Plaintiff-appellee contends in opposition to this exception that proof of the ground therefor does not appear of record and further contends that Article 2163 permits only the plaintiff to demand a remand of the case to the trial court which plaintiff has not done.

*585Our review of the record, however, convinces us that there is proof therein supporting the plea of prescription. This plea, which is based on Louisiana Civil Code Article 3540,1 is good if the suit on the promissory note was instituted more than five years after the note became “payable.” The note sued upon is in the sum of $8,460 payable in thirty-six equal monthly installments of $235 each, the first being due on October 15, 1960, with successive installments due on the fifteenth day of each succeeding month. The note further provides for eight percent per annum interest from maturity until paid and contains the following acceleration clause:

“In the event that any installment of this note, or any interest thereon, is not paid promptly when due, this note and each and every installment thereof shall, ipso facto, and without any demand or putting in default, become immediately due and exigible.” (Plaintiff Exhibit-1)

In Dassau v. Seary, 158 So.2d 243 (La.App. 4th Cir. 1963), the Court held that a note, which was payable in monthly installments and which contained a provision that in the event the maker became in arrears, without demand, the note was to become immediately due, became due upon maker’s default on the first monthly installment, and prescription began to run at that time on all installments of the note and accrued as to the entire note five years thereafter. Counsel for plaintiff argues that this case is not the law of Louisiana or at least of this Court and cites our case of Anthon v. Knox, 155 So. 2d 53 (La.App. 1st Cir. 1963) in support of his contention. It is clear from an examination of the two opinions, however, that in Anthon the note sued upon did not contain an ipso facto or automatic acceleration clause but rather contained a clause giving the holder the option to declare the entire note due upon default in payment of any one monthly installment. This distinction between an ipso facto or automatic acceleration clause and an option clause was discussed in the Dassau case.
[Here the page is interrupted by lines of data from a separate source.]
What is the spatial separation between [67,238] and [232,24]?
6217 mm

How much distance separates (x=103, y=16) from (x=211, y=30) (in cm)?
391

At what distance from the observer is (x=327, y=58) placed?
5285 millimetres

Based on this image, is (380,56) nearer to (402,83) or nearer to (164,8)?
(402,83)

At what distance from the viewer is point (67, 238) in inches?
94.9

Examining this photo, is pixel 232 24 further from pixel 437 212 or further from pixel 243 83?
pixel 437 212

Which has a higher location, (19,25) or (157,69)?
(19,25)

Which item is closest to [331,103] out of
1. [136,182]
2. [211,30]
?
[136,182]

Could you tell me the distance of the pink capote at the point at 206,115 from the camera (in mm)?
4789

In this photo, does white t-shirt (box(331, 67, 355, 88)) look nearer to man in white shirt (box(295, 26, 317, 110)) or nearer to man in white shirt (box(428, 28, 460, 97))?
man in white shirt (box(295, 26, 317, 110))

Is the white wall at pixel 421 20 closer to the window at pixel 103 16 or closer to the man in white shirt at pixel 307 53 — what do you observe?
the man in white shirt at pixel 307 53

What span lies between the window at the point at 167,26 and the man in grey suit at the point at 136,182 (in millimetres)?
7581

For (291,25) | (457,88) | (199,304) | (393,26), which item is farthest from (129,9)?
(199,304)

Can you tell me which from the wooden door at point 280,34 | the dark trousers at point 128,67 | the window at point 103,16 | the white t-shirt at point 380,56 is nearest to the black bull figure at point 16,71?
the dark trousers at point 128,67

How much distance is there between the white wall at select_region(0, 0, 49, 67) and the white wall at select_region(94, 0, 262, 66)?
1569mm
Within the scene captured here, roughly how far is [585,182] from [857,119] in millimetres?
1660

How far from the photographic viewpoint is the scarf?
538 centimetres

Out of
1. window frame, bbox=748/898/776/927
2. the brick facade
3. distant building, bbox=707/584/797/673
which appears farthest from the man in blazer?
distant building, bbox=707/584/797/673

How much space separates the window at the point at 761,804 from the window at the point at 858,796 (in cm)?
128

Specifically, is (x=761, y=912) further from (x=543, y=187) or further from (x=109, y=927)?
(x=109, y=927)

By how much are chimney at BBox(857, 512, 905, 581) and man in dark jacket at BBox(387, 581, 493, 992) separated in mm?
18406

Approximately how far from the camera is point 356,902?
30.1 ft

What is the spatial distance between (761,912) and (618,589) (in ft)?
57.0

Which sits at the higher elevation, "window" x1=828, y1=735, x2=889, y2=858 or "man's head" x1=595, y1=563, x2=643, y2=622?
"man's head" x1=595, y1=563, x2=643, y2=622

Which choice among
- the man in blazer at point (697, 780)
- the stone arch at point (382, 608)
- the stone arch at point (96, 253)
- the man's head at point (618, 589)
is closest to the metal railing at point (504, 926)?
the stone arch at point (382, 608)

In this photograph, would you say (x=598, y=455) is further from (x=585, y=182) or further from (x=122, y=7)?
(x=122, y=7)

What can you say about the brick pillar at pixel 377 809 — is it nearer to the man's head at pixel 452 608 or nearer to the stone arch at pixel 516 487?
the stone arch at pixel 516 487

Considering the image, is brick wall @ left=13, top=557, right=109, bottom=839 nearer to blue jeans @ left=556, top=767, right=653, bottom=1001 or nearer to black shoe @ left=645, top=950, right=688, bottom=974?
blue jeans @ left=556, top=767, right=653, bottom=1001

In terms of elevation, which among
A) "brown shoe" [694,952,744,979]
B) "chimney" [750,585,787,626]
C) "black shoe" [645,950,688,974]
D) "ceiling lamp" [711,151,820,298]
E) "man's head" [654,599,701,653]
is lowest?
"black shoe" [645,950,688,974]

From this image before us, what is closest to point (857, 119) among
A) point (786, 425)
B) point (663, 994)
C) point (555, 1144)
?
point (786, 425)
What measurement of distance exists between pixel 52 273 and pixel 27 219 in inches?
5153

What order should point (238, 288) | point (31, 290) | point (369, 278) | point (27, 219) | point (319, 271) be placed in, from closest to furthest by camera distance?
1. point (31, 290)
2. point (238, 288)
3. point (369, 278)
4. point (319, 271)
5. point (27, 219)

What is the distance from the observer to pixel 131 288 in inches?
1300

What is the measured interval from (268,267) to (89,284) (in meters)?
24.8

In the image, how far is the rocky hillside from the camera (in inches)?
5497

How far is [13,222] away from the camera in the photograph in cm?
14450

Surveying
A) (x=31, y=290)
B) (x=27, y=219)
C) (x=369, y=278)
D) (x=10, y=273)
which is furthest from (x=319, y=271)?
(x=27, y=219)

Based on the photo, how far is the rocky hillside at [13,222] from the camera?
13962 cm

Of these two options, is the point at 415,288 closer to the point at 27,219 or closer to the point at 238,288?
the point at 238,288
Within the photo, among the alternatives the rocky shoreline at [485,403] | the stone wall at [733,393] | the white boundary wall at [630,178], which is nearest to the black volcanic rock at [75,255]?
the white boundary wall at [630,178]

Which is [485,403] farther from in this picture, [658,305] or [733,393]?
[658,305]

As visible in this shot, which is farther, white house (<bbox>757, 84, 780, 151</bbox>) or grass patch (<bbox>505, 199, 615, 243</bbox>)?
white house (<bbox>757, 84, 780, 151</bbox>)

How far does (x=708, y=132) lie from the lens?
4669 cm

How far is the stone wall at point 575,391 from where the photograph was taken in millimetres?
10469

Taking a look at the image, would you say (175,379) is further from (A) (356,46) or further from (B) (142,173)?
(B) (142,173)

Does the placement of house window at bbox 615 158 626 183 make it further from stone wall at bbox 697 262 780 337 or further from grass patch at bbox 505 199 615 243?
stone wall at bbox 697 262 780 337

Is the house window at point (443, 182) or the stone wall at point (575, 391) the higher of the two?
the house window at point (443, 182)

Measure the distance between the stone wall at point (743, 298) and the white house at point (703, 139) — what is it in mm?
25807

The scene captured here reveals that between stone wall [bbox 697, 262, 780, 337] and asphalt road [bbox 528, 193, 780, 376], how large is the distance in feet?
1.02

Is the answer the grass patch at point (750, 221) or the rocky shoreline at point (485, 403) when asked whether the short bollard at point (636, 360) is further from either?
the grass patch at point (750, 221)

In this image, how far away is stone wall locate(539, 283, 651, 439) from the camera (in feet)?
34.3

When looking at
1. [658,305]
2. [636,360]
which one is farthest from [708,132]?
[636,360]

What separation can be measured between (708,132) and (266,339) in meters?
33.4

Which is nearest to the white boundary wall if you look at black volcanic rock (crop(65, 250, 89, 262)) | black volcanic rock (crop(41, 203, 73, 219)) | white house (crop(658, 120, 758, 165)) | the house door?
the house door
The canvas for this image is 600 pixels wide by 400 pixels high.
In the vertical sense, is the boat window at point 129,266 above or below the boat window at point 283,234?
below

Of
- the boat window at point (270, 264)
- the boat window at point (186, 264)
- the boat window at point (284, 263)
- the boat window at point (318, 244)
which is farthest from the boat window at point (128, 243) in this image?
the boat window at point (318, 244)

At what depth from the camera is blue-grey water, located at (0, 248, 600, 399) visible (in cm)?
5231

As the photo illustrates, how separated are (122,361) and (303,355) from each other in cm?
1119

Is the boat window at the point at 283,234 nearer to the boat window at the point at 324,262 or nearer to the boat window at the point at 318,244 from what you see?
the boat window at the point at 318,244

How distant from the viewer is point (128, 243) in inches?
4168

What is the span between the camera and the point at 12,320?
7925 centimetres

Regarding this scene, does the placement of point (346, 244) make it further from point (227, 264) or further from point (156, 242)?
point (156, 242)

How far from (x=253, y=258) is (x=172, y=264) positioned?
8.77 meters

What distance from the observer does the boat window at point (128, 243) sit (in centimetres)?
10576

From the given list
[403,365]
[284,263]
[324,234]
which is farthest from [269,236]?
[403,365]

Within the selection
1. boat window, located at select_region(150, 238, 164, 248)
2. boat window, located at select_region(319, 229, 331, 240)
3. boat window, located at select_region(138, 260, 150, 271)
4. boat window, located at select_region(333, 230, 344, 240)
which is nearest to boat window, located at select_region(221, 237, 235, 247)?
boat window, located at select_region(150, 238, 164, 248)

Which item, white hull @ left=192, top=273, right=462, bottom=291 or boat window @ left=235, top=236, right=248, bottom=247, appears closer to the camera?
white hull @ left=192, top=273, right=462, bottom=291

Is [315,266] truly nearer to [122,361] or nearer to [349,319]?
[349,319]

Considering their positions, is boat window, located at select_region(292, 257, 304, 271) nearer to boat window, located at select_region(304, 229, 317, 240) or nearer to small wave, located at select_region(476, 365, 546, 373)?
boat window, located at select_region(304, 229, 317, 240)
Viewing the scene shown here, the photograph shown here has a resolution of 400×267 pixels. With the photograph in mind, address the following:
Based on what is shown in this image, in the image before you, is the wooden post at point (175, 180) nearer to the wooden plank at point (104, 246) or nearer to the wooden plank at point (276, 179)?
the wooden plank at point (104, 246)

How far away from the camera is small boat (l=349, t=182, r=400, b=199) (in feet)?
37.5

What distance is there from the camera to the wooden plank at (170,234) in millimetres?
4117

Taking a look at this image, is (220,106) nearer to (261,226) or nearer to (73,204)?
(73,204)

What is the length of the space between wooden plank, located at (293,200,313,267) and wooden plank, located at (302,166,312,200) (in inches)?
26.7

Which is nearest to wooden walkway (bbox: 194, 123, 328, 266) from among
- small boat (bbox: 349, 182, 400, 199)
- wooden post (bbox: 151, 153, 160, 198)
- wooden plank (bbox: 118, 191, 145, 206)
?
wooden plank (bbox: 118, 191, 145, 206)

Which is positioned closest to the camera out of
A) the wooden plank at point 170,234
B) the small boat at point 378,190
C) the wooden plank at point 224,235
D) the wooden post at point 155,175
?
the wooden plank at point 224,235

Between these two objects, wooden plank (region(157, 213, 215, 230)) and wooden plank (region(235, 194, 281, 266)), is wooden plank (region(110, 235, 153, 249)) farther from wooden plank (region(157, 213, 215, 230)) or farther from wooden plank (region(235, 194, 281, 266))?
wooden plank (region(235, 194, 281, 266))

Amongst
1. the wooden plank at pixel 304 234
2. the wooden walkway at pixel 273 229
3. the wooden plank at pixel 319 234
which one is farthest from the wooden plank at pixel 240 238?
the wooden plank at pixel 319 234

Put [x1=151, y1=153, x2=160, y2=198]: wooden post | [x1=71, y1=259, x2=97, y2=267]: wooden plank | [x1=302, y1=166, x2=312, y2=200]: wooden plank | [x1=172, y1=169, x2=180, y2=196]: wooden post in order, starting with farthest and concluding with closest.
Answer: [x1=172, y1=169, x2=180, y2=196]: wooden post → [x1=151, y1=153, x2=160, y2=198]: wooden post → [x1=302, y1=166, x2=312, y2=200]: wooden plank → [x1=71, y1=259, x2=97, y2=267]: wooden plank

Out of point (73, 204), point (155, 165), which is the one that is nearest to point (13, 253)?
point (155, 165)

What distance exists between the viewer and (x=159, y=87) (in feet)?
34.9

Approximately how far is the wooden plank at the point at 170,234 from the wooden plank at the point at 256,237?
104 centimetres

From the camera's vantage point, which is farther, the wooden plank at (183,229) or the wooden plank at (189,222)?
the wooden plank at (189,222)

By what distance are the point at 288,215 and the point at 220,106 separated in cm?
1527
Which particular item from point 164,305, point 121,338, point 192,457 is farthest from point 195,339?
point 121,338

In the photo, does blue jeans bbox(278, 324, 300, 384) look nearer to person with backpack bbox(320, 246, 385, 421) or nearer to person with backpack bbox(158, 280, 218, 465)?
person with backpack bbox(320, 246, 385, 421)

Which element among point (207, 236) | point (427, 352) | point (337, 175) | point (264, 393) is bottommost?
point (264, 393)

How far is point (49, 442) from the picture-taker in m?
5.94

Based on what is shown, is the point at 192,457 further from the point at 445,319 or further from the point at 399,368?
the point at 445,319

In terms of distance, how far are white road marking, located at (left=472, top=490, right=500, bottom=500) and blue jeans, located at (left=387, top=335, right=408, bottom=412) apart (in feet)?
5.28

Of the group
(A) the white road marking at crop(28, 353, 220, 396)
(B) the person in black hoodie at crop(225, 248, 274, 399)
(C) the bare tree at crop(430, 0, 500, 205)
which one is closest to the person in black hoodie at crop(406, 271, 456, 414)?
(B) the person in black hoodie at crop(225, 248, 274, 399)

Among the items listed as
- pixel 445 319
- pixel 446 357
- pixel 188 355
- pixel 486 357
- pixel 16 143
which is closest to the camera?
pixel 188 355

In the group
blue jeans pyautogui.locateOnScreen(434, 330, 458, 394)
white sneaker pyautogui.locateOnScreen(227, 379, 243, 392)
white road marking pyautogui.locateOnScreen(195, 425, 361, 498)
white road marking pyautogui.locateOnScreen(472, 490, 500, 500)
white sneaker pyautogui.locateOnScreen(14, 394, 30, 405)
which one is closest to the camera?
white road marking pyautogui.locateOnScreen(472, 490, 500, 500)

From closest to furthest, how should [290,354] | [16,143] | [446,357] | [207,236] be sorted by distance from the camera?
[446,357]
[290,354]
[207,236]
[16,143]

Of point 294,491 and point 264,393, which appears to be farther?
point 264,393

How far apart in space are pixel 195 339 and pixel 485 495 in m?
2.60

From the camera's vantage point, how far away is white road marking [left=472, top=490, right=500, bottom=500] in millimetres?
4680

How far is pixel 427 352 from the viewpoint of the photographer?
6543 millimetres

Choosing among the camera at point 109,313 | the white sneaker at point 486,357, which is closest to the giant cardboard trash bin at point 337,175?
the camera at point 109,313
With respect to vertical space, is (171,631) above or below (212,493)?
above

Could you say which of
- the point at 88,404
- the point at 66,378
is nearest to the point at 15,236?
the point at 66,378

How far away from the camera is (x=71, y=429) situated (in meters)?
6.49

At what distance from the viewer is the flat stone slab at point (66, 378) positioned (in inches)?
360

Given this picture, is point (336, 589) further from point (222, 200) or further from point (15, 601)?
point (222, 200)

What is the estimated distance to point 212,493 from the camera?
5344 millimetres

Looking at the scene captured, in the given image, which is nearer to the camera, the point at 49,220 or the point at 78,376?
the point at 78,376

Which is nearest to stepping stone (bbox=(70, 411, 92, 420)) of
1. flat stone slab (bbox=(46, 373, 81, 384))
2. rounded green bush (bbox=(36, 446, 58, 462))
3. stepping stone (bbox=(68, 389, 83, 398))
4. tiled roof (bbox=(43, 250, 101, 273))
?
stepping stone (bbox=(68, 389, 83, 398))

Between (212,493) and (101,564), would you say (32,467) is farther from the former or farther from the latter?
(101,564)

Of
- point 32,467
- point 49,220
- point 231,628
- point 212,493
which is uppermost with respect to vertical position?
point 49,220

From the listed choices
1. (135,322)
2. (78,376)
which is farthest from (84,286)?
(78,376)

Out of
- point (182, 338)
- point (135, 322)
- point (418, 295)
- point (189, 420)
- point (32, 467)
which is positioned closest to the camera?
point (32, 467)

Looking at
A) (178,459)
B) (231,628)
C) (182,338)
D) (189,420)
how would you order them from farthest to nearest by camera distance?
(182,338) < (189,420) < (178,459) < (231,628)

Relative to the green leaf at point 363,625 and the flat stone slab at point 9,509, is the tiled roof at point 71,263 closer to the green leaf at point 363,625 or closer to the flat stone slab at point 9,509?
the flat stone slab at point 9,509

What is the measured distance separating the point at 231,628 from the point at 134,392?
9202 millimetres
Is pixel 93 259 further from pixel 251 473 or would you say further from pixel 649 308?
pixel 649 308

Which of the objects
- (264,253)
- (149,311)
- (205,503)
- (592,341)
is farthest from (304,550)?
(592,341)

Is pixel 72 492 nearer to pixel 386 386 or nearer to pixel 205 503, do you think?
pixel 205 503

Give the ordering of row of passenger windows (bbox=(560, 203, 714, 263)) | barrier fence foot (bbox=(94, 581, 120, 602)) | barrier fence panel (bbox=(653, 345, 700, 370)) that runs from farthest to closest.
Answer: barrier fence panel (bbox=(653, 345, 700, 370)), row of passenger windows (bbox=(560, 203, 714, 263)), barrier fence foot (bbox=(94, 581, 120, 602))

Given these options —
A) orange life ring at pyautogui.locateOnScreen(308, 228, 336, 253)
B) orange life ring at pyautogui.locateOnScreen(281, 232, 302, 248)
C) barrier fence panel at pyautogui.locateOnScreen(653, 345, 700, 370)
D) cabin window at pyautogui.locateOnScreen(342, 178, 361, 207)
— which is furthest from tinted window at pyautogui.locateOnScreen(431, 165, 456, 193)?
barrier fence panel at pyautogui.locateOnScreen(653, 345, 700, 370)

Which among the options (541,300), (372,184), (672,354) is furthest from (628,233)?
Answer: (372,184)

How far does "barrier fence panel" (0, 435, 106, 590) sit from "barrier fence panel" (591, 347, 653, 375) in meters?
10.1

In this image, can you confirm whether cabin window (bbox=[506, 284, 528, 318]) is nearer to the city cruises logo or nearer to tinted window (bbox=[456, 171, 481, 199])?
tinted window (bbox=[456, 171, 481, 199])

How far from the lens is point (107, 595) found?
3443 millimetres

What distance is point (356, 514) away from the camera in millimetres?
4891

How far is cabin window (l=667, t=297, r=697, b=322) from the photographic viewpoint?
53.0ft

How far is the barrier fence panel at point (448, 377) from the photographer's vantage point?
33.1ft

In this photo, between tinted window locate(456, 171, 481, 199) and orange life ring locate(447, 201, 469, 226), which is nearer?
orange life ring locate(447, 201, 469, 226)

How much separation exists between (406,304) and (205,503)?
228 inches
We are satisfied there is no conflict between the cases inasmuch as they treat different types of instruments; and since the case presently before us contains the ipso facto or automatic acceleration clause, we feel the rule announced in Dassau is applicable.

Counsel for plaintiff further argues that proof of the plea of prescription does not appear of record inasmuch as plaintiff alleged a principal balance of $7,990, which counsel argues reflects that the two monthly installments were paid, but the record fails to reflect when these payments were made. The judgment rendered and signed in this matter, however, allows eight percent interest from November 15, 1960, until paid, as prayed for by plaintiff in its amended petition, and under the terms of the note, such interest would only be due from maturity of the note. Since the judgment allows interest from November 15, 1960, this can only mean that under the automatic acceleration clause the entire note became due and payable at maturity or on November 15, 1960. This being the case, it is also clear that the suit filed on this note on October 6, 1967, was filed more than five years from maturity of the note, thus supporting the plea of prescription on the face of the pleadings as well as by virtue of the transcript of the proceedings before the trial court. Stated otherwise, there is simply no way that the judgment rendered and signed in this matter can properly allow interest from November 15, 1960, without giving rise to the necessary corollary that the entire note became due and exigible or matured on that *586same date and thus became “payable” for purposes of determining when prescription commenced to run under Civil Code Article 3540 and Dassau v. Seary, cited supra. Indeed, the prayer of plaintiff’s amended petition asks for interest from this date, and counsel for plaintiff likewise requested judgment for such interest in the proceedings before the trial court. (Record, page 51)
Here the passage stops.